| EXERCISE AIM |
Reproduce the line that contains "In terms of" and every line after it through the end of the records, exactly, with nothing added.

(Records from a dataset)
——
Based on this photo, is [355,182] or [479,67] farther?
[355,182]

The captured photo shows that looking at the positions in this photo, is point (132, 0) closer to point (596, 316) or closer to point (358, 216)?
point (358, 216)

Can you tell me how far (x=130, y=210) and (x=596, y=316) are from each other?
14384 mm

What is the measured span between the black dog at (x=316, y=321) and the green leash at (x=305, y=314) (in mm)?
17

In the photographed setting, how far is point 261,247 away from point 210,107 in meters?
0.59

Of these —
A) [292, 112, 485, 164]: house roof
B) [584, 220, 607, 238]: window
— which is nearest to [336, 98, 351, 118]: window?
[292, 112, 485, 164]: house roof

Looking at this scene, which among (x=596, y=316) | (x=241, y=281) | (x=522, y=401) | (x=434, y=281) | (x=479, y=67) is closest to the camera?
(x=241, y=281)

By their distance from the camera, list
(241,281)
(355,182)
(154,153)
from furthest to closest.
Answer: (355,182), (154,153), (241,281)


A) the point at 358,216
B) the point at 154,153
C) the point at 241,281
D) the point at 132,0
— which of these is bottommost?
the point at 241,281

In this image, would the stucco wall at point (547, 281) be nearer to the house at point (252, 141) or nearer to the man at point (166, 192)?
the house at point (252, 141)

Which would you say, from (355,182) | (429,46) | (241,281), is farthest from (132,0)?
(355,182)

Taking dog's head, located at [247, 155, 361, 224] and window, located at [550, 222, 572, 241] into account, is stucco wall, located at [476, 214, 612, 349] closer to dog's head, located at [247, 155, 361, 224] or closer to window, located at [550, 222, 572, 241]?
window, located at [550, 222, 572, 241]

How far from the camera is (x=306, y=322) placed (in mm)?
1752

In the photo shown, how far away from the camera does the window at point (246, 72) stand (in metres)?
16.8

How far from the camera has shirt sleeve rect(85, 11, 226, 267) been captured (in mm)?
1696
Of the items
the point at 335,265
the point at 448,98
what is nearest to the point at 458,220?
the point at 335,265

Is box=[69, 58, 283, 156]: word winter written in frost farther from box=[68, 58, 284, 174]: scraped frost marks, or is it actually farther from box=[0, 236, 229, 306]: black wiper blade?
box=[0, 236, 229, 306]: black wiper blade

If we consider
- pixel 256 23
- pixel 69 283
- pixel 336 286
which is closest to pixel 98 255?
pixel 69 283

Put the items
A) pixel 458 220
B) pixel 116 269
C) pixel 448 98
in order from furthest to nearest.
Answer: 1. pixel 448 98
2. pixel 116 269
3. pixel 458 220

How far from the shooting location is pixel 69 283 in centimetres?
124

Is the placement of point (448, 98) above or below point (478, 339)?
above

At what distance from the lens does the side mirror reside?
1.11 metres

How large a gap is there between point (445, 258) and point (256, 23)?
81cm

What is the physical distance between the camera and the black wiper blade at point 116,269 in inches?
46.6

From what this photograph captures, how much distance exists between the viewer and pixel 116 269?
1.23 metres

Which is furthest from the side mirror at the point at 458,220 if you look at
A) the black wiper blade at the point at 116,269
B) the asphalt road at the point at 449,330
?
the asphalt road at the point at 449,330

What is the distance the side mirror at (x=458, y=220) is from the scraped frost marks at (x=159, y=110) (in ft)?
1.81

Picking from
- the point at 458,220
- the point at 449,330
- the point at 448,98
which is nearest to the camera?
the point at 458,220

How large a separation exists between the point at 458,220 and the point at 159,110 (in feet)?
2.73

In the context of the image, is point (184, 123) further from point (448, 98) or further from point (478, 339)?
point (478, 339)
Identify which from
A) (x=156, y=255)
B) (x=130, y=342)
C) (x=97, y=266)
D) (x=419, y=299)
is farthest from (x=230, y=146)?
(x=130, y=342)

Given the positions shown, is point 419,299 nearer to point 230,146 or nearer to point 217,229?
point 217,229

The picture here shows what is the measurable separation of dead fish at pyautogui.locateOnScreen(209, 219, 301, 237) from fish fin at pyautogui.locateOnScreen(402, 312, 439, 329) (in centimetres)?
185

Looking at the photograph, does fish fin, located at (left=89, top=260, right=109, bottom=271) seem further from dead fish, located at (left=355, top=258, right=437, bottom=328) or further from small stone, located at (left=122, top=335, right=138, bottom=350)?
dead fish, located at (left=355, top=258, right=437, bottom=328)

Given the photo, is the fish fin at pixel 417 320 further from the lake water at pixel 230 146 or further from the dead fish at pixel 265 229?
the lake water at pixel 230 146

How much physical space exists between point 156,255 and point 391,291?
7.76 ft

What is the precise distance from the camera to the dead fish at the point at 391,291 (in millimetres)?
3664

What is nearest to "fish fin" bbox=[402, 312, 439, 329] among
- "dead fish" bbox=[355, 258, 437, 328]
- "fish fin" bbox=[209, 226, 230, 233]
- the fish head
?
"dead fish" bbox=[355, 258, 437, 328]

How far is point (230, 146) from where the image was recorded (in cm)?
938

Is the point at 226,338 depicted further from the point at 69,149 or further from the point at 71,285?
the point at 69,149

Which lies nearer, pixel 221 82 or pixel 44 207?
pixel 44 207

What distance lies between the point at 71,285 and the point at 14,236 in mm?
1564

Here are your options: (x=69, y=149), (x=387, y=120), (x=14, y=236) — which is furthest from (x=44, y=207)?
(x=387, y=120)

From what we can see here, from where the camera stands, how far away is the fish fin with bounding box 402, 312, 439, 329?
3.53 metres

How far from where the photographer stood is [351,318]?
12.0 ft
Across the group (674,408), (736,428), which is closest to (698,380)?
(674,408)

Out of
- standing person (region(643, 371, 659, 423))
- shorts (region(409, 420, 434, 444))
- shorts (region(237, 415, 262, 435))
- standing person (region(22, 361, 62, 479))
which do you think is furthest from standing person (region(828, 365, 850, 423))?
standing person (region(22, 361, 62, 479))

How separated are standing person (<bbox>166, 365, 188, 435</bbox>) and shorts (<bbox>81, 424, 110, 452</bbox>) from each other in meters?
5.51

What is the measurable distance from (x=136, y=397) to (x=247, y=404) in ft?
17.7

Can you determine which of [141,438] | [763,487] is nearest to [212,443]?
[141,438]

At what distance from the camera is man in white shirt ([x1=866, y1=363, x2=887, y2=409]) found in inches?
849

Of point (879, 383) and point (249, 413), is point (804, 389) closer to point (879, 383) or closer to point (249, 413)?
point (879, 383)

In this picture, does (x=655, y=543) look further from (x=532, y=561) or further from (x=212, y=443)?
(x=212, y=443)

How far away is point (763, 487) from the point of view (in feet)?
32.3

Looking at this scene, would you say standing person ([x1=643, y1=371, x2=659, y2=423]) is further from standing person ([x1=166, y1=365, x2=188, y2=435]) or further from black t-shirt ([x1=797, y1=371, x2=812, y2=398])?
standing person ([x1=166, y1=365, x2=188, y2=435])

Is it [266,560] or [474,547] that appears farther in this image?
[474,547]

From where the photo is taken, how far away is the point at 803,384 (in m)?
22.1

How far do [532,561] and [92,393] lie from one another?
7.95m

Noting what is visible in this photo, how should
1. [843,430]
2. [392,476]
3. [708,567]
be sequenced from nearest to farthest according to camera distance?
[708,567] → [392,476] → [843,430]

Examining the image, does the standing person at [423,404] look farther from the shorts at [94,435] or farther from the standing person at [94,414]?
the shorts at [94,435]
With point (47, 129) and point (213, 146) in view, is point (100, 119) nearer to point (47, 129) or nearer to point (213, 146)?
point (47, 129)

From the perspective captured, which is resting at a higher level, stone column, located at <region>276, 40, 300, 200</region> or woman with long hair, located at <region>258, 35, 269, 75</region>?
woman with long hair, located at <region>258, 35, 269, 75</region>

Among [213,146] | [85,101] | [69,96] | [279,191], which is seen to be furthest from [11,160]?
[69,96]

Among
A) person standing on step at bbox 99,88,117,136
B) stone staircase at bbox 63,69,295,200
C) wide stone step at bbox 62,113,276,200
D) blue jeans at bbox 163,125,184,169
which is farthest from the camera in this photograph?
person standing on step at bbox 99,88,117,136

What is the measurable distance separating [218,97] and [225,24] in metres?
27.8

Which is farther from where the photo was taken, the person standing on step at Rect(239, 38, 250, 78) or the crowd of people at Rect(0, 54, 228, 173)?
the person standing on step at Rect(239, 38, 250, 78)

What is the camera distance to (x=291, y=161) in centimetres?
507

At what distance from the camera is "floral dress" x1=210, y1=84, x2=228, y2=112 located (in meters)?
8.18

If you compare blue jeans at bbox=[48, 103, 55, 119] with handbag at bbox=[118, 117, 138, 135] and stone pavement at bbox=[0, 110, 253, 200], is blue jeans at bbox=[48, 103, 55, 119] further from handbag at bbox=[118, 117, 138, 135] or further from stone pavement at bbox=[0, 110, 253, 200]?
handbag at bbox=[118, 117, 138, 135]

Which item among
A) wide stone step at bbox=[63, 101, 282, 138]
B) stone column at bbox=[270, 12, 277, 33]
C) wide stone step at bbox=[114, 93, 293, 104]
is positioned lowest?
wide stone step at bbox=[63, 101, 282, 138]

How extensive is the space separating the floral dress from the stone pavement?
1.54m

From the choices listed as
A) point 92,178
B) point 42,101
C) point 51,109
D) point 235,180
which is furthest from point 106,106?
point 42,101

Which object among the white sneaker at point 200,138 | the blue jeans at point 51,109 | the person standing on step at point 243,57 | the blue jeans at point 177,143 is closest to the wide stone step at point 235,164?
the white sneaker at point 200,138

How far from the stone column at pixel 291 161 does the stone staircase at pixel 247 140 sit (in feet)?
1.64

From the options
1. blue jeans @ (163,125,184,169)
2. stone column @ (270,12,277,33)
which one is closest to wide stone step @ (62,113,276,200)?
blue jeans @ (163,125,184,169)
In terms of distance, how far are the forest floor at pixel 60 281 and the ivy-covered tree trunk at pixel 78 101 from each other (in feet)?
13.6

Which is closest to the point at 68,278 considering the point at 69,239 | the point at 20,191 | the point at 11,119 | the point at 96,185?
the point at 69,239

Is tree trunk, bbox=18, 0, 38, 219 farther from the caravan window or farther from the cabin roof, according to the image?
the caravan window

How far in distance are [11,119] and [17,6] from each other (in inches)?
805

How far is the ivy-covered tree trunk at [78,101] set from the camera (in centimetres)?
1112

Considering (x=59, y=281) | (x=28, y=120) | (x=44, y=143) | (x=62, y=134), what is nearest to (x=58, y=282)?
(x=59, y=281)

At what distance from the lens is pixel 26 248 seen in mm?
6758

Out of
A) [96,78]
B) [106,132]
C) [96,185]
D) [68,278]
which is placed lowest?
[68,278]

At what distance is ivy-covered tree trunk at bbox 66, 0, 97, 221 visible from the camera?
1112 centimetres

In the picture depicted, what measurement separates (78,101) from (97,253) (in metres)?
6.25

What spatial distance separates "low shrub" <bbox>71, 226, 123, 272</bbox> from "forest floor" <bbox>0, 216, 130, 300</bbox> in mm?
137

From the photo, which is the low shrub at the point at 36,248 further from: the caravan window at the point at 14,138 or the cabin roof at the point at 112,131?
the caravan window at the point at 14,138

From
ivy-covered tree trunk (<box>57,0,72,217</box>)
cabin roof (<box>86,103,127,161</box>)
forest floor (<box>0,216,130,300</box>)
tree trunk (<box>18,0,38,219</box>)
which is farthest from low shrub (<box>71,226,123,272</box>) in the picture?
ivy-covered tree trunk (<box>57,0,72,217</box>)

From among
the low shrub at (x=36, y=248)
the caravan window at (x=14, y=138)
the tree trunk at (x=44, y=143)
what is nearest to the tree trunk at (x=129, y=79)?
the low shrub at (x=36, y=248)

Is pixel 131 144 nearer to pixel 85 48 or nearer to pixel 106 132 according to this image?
——
| TASK RESULT |
In terms of distance, how far are the forest floor at pixel 60 281 and the ivy-covered tree trunk at pixel 78 101 from each other (in feet)?
13.6

Which is closest to the point at 68,278 considering the point at 69,239 | the point at 20,191 | the point at 11,119 | the point at 96,185?
the point at 69,239

Is tree trunk, bbox=18, 0, 38, 219 farther from the caravan window or farther from the cabin roof, according to the image?
the caravan window

How far in distance are [11,119] and [17,6] from each other (in inches)?
805

How far is the ivy-covered tree trunk at [78,101] set from the camera (in centimetres)?
1112

Considering (x=59, y=281) | (x=28, y=120) | (x=44, y=143) | (x=62, y=134), what is nearest to (x=58, y=282)?
(x=59, y=281)

At what distance from the lens is pixel 26 248 seen in mm?
6758

Out of
A) [96,78]
B) [106,132]
C) [96,185]
D) [68,278]
which is placed lowest?
[68,278]

At what distance is ivy-covered tree trunk at bbox 66, 0, 97, 221 visible from the camera?
1112 centimetres

In the picture depicted, what measurement separates (78,101) from (97,253) (in metres)?
6.25

What spatial distance separates "low shrub" <bbox>71, 226, 123, 272</bbox> from "forest floor" <bbox>0, 216, 130, 300</bbox> in mm?
137

From the photo, which is the low shrub at the point at 36,248 further from: the caravan window at the point at 14,138 or the cabin roof at the point at 112,131?
the caravan window at the point at 14,138

From
ivy-covered tree trunk (<box>57,0,72,217</box>)
cabin roof (<box>86,103,127,161</box>)
forest floor (<box>0,216,130,300</box>)
tree trunk (<box>18,0,38,219</box>)
which is farthest from low shrub (<box>71,226,123,272</box>) in the picture?
ivy-covered tree trunk (<box>57,0,72,217</box>)

From among
the low shrub at (x=36, y=248)
the caravan window at (x=14, y=138)
the tree trunk at (x=44, y=143)
what is nearest to the tree trunk at (x=129, y=79)?
the low shrub at (x=36, y=248)

Is pixel 131 144 nearer to pixel 85 48 or nearer to pixel 106 132 according to this image?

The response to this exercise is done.